→ **Requirement**
The whole listing, apart from its images, should be restated word for word.
☆ ☆ ☆
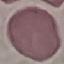

Summary:
  - Result: no malaria parasites seen
  - Preparation: thin blood film
  - Stain: Giemsa
  - Capture: smartphone camera at the microscope eyepiece
  - Image type: cell patch, automatically extracted from a larger field of view and resized to 64 × 64 pixels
☆ ☆ ☆
→ **Worked solution**
Summary:
  - Result: no malaria parasites seen
  - Preparation: thin blood film
  - Stain: Giemsa
  - Capture: smartphone camera at the microscope eyepiece
  - Image type: cell patch, automatically extracted from a larger field of view and resized to 64 × 64 pixels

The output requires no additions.